Fire in the Thatch

Written by E C R Lorac

Review written by LJ Hurst

Initially, L. J. Hurst worked in the backrooms of the media industry. He now divides his time between work for an international scientific publisher and a rather more British independent bookseller. In years past he was a regular attendee at the Shots on the Page Festivals from whence Shots Mag sprung


Fire in the Thatch
British Library
RRP: £8.99
Released: February 10 2018
PBK

 E C R Lorac set most of her wartime mysteries in London. Then her characters returned from war and did one of two things: some stayed in the city and tried to renovate the bomb damage, but others set out for the country. Fire in the Thatch, first published in 1946, shares the background of several of those early post-war books, being set in the West Country.

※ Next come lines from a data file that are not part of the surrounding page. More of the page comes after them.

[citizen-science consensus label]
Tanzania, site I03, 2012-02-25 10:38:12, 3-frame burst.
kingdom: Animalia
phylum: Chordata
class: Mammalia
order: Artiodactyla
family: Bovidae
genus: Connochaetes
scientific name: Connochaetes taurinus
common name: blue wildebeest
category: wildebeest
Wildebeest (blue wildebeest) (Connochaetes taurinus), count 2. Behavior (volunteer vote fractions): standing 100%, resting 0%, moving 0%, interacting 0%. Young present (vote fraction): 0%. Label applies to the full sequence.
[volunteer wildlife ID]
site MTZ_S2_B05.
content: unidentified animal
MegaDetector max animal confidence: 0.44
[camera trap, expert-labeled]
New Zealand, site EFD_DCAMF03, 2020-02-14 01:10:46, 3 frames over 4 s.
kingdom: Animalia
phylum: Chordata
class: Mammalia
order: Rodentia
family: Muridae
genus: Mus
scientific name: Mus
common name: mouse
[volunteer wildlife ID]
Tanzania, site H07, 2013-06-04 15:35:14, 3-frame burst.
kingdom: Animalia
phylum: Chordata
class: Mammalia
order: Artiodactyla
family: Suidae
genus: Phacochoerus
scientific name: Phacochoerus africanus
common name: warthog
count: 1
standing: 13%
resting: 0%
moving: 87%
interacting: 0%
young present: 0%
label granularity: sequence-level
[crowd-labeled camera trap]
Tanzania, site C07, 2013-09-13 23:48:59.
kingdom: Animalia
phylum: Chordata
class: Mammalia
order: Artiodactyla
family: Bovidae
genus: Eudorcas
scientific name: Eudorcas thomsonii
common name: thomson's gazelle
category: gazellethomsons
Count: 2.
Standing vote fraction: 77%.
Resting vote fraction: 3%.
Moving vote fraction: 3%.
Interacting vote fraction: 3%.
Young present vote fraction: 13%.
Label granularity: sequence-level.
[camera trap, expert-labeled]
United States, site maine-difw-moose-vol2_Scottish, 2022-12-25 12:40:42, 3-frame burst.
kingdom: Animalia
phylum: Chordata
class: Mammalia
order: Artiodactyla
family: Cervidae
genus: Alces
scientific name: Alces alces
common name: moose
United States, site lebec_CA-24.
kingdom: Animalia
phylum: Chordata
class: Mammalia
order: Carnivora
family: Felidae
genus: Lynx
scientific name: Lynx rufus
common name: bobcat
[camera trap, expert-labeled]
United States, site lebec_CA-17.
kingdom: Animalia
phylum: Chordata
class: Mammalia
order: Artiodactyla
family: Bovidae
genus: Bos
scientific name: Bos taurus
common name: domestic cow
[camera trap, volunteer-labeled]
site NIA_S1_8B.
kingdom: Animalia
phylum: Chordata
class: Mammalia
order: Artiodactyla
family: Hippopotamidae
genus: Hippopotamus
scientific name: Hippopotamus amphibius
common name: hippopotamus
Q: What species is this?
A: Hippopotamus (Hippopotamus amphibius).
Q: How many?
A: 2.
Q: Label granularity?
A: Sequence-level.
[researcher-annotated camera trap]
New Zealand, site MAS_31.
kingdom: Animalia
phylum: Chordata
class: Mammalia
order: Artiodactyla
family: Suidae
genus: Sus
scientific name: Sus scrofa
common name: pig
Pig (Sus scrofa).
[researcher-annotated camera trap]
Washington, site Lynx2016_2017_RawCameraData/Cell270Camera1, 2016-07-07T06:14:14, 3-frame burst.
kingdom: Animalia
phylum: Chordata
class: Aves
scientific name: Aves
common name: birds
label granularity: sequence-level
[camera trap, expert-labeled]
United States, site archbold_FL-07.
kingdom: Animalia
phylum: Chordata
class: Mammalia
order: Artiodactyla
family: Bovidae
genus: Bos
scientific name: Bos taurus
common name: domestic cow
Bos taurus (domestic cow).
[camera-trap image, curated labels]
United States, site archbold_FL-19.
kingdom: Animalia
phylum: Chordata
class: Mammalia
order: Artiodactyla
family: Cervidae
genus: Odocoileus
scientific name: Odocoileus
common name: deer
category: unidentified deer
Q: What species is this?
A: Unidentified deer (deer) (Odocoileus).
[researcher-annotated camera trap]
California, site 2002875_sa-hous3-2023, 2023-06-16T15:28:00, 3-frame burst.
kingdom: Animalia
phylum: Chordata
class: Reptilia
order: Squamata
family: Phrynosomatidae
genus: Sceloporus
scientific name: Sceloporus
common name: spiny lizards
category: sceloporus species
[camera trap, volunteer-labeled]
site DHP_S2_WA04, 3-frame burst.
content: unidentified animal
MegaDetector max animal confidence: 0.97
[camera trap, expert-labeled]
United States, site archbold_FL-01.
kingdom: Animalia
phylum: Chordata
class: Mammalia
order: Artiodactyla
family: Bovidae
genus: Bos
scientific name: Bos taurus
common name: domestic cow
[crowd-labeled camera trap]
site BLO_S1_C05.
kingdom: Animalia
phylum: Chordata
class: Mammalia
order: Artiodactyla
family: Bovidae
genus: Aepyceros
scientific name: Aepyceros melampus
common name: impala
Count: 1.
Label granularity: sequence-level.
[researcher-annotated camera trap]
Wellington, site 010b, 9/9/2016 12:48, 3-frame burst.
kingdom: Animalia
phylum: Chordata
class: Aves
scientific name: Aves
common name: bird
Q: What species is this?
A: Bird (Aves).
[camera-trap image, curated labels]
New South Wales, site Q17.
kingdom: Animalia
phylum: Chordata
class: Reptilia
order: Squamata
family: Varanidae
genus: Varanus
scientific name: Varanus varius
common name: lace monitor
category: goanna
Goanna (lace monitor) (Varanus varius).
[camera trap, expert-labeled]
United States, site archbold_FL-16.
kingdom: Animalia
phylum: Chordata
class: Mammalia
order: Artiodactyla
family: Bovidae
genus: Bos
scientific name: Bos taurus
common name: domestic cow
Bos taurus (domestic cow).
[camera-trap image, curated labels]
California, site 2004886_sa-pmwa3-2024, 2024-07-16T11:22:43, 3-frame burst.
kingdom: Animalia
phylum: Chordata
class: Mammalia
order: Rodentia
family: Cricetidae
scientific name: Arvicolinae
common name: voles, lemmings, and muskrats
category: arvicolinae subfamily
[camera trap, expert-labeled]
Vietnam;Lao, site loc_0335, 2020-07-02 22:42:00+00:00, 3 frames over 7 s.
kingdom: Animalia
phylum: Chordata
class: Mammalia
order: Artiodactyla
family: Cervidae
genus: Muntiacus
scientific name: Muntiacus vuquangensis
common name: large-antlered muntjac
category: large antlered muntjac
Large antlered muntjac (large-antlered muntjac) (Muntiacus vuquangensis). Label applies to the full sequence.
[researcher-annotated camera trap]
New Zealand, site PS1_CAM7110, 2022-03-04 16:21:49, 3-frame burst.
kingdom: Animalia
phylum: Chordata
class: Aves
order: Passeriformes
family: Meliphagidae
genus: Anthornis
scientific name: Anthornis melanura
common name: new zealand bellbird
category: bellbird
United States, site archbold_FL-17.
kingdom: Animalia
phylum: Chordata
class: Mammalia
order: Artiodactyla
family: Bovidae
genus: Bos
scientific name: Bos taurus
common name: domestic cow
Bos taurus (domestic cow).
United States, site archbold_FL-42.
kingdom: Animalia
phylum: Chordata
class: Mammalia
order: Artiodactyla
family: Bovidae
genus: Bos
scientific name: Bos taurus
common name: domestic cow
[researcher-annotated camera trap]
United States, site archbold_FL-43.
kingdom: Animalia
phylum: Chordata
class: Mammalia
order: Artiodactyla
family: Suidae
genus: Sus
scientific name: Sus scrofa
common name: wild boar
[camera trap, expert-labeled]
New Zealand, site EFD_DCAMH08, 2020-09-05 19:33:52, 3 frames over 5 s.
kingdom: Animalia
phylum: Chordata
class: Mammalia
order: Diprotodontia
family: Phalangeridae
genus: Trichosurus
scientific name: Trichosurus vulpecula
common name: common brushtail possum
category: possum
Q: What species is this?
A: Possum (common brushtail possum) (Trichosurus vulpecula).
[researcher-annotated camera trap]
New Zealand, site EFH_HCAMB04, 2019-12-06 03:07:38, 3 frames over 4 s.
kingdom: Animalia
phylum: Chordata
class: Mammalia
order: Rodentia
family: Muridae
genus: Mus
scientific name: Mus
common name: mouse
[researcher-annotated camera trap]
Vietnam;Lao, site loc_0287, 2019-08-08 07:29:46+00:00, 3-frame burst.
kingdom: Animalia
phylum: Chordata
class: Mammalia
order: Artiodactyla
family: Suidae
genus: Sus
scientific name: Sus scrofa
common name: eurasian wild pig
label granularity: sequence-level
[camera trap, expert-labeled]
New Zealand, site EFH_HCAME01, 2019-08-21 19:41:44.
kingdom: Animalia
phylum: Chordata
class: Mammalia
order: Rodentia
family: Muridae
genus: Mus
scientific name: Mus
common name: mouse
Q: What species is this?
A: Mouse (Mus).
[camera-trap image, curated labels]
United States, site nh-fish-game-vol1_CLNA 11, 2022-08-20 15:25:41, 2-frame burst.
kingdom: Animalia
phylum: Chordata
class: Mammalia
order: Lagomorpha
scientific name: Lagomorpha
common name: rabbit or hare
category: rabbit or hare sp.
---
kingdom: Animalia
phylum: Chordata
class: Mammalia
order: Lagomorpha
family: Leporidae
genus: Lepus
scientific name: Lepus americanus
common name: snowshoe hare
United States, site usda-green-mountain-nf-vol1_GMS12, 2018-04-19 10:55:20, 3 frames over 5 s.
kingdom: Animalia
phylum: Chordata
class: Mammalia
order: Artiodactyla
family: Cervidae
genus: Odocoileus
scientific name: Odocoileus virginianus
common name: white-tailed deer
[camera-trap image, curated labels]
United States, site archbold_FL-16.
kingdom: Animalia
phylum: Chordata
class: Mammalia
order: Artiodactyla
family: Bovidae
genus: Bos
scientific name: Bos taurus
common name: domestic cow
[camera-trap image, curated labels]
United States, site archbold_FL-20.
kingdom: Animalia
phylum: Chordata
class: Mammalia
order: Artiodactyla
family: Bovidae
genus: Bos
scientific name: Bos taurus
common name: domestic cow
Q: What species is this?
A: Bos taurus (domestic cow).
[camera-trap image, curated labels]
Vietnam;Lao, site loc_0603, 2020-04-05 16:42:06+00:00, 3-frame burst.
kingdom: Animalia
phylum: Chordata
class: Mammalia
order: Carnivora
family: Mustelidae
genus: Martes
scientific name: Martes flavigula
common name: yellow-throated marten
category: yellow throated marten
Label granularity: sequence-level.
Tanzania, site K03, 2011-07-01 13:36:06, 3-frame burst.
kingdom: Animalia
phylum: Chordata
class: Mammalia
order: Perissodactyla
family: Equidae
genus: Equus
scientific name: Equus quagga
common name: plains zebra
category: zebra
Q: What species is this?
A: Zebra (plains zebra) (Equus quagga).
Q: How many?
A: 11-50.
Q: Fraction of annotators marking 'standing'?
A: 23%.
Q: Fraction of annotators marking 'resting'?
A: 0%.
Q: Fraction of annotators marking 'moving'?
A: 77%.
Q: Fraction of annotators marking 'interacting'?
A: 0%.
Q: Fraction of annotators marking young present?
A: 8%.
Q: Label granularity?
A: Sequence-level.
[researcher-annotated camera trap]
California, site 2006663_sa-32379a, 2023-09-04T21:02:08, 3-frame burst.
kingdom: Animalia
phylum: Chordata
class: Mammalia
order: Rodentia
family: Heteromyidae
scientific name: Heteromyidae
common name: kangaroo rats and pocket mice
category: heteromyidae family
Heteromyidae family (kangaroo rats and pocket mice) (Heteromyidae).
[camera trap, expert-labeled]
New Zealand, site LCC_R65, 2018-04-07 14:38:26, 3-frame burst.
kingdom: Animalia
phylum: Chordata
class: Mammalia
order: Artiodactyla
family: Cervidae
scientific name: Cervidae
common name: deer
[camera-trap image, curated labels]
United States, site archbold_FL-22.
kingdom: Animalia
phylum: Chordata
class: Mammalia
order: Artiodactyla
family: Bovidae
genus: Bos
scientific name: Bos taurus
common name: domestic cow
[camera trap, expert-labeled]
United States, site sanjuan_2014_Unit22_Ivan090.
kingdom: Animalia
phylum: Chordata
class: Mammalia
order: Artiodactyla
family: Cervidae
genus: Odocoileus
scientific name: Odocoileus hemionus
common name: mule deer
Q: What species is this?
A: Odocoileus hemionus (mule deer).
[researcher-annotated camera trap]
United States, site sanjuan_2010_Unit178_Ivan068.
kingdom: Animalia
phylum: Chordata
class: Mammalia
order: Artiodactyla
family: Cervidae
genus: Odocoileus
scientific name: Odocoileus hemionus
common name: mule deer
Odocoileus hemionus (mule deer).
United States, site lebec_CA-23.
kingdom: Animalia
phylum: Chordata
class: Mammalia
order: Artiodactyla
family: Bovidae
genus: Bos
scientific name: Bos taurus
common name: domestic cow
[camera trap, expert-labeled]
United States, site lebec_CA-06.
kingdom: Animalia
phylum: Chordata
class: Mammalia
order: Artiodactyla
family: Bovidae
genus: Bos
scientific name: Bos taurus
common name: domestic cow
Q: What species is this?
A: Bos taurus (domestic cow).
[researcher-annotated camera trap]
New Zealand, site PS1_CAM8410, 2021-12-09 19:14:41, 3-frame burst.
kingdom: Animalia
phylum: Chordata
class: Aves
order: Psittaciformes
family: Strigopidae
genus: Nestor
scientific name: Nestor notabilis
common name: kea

As Lorac wrote a series, taking her detective to Lunedale in northern Lancashire, so at one time I would have said she was a forerunner of James Herriot and his northern hills. Today a book such as Fire in the Thatch has a much different significance.

Now, despite my first paragraph and despite its West Country setting, Fire in the Thatch is set during the Second World War. The cover blurb says “The Second World War is drawing to a close”, but it is not. One of the absent characters is a Prisoner of War of the Japanese, yet his family do not seem too worried, as they would have been after his absence of many years. This makes the book more likely set in the spring and summer of 1943 – long enough for Denis St Cyre’s absence to have struck home, and his petulant and spoilt wife to have been driven out of London to live with her father-in-law on his small estate. Meanwhile Nicholas Vaughan has been invalided out of the Navy (not the army as the cover blurb says), recovering from near-blindness, and has decided to take a small holding on the St Cyre estate. The book is about a quarter of the way through before an old naval friend of Vaughan interviews Lorac’s Chief Inspector Macdonald, trying to persuade him to investigate the death of his friend. It seems that Vaughan’s thatched cottage has burned down and a body was found in the remains. Various dubious characters – mainly wealthy London financiers – are in the area, along with lawyers and estate agents who drop in. They share June St Cyre’s taste for cocktails and dancing. In turn June is very different from her tweed-wearing sister-in-law, Anne, the only woman to have seen inside Vaughan’s renovated cottage. Then, when Macdonald comes to interview these potential witnesses, at least one puts questions to him: is he sure that Vaughan was who he said he was, was the brim of Vaughan’s hat more than just an eyeshade, are the remains from the ashes those of Vaughan or of someone else? Have the police been caught wanting?

A knowledge of English geography and an awareness of abnormal psychology – with some references to Macdonald’s childhood visits to the Scottish highlands – helps solve the mystery.

Unlike Ernest Hemingway’s Men Without Women, what is notable about Fire in the Thatch is that nearly every character, male and female, is without a partner. That is mostly because they are somewhere else, doing something war-related: prisoner of war, driving an ambulance in town, or simply separated. Vaughan, although he never said this explicitly, might have been waiting for someone, too. It is in those motives for separation and the crazed desire to make re-connection that the solution lies. The same motives and the same devastating crimes occur still: possession, keeping face, and even sadistic power.

There is melodrama in Lorac’s final showdown, but it is melodrama in presentation not in reason.